С ужасом я узнал Ирэн.
Глава 36
УЗНИК
Волосы ее были взлохмачены, щека подпухла, на губах запеклась кровь. На запястье матово сверкало кольцо наручника. Второе кольцо – открытое – болталось на цепочке, словно амулет. Безумный взгляд скользил по стенам и потолку… Я невольно сделал шаг вперед, но Новоруков дернул рукой, в которой сжимал шило, и крикнул:
– Стоять! Или ты сейчас умоешься в ее крови!
Я замер. Ирэн с трудом подняла глаза и посмотрела на меня. В этом взгляде было все – укор, боль, стыд, страх…
– Эта красавица позавчера вечером пришла ко мне в часть и попросила принять ее на контрактную службу, – сказал Новоруков таким тоном, словно торговец расхваливал свой товар. – Я поселил ее в санчасти и дал испытательный срок. Увы, испытания она не выдержала. Забыв про субординацию, она явилась ко мне, стала угрожать пистолетом и при этом называть меня нехорошими словами… Да, птичка?
Шило ранило ей кожу, и по шее Ирэн побежала тонкая струйка крови. Ирэн болезненно поморщилась. Новоруков быстрым движением вытащил из ее кармана черную тканевую маску и кинул ее мне.

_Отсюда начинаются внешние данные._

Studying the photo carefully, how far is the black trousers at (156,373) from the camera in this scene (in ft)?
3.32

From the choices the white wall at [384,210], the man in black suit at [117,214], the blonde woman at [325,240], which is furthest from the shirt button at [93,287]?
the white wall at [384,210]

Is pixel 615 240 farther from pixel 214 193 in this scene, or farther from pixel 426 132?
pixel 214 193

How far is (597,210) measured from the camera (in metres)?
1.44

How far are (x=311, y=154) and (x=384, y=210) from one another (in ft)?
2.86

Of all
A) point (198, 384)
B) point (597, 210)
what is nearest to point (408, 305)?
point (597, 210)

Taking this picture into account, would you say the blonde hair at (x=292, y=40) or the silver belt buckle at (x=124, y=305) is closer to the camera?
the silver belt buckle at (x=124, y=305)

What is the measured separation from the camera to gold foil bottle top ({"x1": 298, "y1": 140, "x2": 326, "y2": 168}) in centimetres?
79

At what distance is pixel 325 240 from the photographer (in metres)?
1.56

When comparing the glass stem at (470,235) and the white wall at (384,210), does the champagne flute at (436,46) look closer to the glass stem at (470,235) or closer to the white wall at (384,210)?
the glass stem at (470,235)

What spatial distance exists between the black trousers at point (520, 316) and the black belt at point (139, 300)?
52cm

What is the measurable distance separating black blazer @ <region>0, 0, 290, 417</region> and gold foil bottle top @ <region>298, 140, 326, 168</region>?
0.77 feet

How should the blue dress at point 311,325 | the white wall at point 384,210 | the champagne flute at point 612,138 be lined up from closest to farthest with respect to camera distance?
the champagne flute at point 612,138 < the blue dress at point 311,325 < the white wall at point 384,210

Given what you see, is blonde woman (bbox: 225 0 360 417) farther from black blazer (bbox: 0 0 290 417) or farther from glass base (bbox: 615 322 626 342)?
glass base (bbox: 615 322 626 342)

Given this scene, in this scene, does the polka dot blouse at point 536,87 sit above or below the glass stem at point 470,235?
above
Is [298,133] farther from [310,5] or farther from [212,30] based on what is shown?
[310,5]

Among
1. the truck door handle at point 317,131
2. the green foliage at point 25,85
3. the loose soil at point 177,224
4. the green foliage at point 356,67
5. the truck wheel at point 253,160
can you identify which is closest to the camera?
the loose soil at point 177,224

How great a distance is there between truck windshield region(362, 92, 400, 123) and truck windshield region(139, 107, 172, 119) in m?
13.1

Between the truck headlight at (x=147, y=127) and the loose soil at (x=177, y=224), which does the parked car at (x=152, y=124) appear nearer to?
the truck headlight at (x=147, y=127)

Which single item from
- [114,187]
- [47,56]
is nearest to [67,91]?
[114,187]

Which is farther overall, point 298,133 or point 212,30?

– Вот в чем она пришла! Она надеялась, что я приму ее за мужчину и очень испугаюсь… Ну что? Будем меняться? Я тебе девчонку, а ты мне – «калаш».
Этот сумасшедший мог запросто проткнуть ей артерию. Мне ничего не оставалось, как положить автомат на пол и толкнуть его ногой к пульту. Новоруков усмехнулся, словно хотел сказать: видишь, как все просто? Он хлопнул Ирэн по спине и торопливо схватил «калаш». Ирэн сделала два шага и упала мне на руки. Я усадил ее на стул. Она тотчас закрыла лицо руками. Во мне все клокотало от злости. От злости на Ирэн! Какого черта она полезла сюда! Теперь вообще нет никакого выхода! До пуска ракеты осталось тридцать семь минут. Я безоружен. У Новорукова автомат. Все, тупик! Амба!